> Text passage:
# Largest Master Cylinder possible in MK2 or Corrado G60 non ABS brake booster



## turbo bunny (Dec 9, 2000)

As the topic says I am looking for the largest stock OEM VW master cylinder that will mount in a mk2 or corrado g60 non abs brake booster. Stock G60 is 22mm. Will the mk4 23.41mm master cylinder bolt directly to this booster? Anyone know of any others? Thanks in advance.


----------



## Boosted Rado (Feb 6, 2001)

*Re: Largest Master Cylinder possible in MK2 or Corrado G60 non ABS brake booster (turbo bunny)*

yeah i am interested in this too....
good question turbo bunny!


----------



## The Prof (Jul 18, 2002)

*Re: Largest Master Cylinder possible in MK2 or Corrado G60 non ABS brake booster (Boosted Rado)*

late a3 vr 23mm fits ok 1997 ish


----------



## Dimitri16V (Jul 4, 2002)

*Re: Largest Master Cylinder possible in MK2 or Corrado G60 non ABS brake booster (The Prof)*

If the G60 fits in my Scirocco and the Audi 25.4mm does also, then you could probably install the Audi one. i didn't notice any improvement though unless you plan on running HUGE brakes and multipistoned calipers. Audi is aluminum so corrosion will be less of a problem.


----------



## turbo bunny (Dec 9, 2000)

*Re: Largest Master Cylinder possible in MK2 or Corrado G60 non ABS brake booster (Dimitri16V)*

Thanks. I know VW has a 25.4mm master cyl in the eurovan but not sure if it will fit in the non abs g60 brake booster. What Audi does the 25.4mm master cyl come in? Is is the standard 2 bolt mount style with 4 lines coming out of it and 2 ports on top for the brake fluid reservoir? The front brakes are 4 piston each, and much larger diameter rotors...this is the reason I want a larger diamter master cyl.


----------



## nscirocco (Oct 4, 2000)

*Re: Largest Master Cylinder possible in MK2 or Corrado G60 non ABS brake booster (turbo bunny)*

think it's
Audi COUPE QUATTRO 20V 1989-1991 non abs


----------



## Dimitri16V (Jul 4, 2002)

*Re: Largest Master Cylinder possible in MK2 or Corrado G60 non ABS brake booster (nscirocco)*

yep, most likely the Eurovan MC is the Audi one but it's the ABS probably and not useful


----------

> Excerpted records:
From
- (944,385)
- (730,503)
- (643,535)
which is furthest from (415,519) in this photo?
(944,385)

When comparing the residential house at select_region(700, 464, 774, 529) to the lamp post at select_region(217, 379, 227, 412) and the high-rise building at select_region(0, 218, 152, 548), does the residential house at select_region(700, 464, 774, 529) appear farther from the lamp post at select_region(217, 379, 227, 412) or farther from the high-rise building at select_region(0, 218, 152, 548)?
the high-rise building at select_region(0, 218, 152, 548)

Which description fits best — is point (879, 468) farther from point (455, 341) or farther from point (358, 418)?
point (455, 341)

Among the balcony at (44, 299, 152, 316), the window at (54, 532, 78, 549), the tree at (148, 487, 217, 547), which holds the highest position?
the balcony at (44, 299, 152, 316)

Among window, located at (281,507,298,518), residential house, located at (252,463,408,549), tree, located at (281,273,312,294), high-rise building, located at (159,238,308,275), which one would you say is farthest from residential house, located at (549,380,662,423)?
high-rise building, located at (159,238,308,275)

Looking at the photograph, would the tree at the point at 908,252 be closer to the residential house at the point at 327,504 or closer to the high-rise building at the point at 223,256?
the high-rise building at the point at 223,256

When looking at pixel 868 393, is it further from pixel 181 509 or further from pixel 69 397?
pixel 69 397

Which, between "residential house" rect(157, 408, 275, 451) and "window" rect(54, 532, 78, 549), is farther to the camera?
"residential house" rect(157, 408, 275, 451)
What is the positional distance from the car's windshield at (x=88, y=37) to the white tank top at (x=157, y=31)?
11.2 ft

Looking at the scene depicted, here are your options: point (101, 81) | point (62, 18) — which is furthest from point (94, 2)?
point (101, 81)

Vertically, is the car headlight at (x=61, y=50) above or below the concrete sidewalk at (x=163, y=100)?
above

> Aim A: Reproduce verbatim the passage of the master cylinder thread from "Thanks. I know" to "(Oct 4, 2000)".
> Aim B: Collect every line of the records that contains the string "would", matching case exactly.

> Full solution A:
Thanks. I know VW has a 25.4mm master cyl in the eurovan but not sure if it will fit in the non abs g60 brake booster. What Audi does the 25.4mm master cyl come in? Is is the standard 2 bolt mount style with 4 lines coming out of it and 2 ports on top for the brake fluid reservoir? The front brakes are 4 piston each, and much larger diameter rotors...this is the reason I want a larger diamter master cyl.


----------



## nscirocco (Oct 4, 2000)

> Full solution B:
Among window, located at (281,507,298,518), residential house, located at (252,463,408,549), tree, located at (281,273,312,294), high-rise building, located at (159,238,308,275), which one would you say is farthest from residential house, located at (549,380,662,423)?
Looking at the photograph, would the tree at the point at 908,252 be closer to the residential house at the point at 327,504 or closer to the high-rise building at the point at 223,256?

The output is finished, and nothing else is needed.